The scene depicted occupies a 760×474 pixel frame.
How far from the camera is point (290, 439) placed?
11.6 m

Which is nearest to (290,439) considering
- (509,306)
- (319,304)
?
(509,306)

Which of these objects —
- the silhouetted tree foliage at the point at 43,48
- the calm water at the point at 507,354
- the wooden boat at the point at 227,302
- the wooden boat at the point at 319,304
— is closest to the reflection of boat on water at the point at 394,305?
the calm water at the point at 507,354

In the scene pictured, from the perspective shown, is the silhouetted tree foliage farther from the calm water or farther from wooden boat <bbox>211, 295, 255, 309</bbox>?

* * *

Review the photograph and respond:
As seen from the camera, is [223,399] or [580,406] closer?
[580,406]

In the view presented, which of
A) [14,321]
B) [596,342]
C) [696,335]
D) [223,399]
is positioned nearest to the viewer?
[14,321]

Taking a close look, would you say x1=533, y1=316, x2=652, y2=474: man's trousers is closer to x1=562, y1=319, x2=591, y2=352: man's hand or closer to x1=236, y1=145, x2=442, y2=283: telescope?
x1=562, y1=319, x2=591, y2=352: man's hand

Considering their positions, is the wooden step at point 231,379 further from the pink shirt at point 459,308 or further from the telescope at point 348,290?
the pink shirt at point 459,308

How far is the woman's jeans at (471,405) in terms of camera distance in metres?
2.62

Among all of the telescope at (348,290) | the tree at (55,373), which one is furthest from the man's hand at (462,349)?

==

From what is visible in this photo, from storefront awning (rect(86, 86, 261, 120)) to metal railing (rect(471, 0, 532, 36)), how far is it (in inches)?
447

● GIVEN TASK: Put the lines starting with the one containing "Taking a close" and ending with the one containing "Among all of", both included, into a numbered list with the blank lines dropped.

● THE SOLUTION:
1. Taking a close look, would you say x1=533, y1=316, x2=652, y2=474: man's trousers is closer to x1=562, y1=319, x2=591, y2=352: man's hand or closer to x1=236, y1=145, x2=442, y2=283: telescope?
2. x1=562, y1=319, x2=591, y2=352: man's hand
3. Considering their positions, is the wooden step at point 231,379 further from the pink shirt at point 459,308 or further from the telescope at point 348,290?
4. the pink shirt at point 459,308
5. How far is the woman's jeans at (471,405) in terms of camera distance in metres?
6. 2.62
7. Among all of the telescope at (348,290) | the tree at (55,373), which one is furthest from the man's hand at (462,349)?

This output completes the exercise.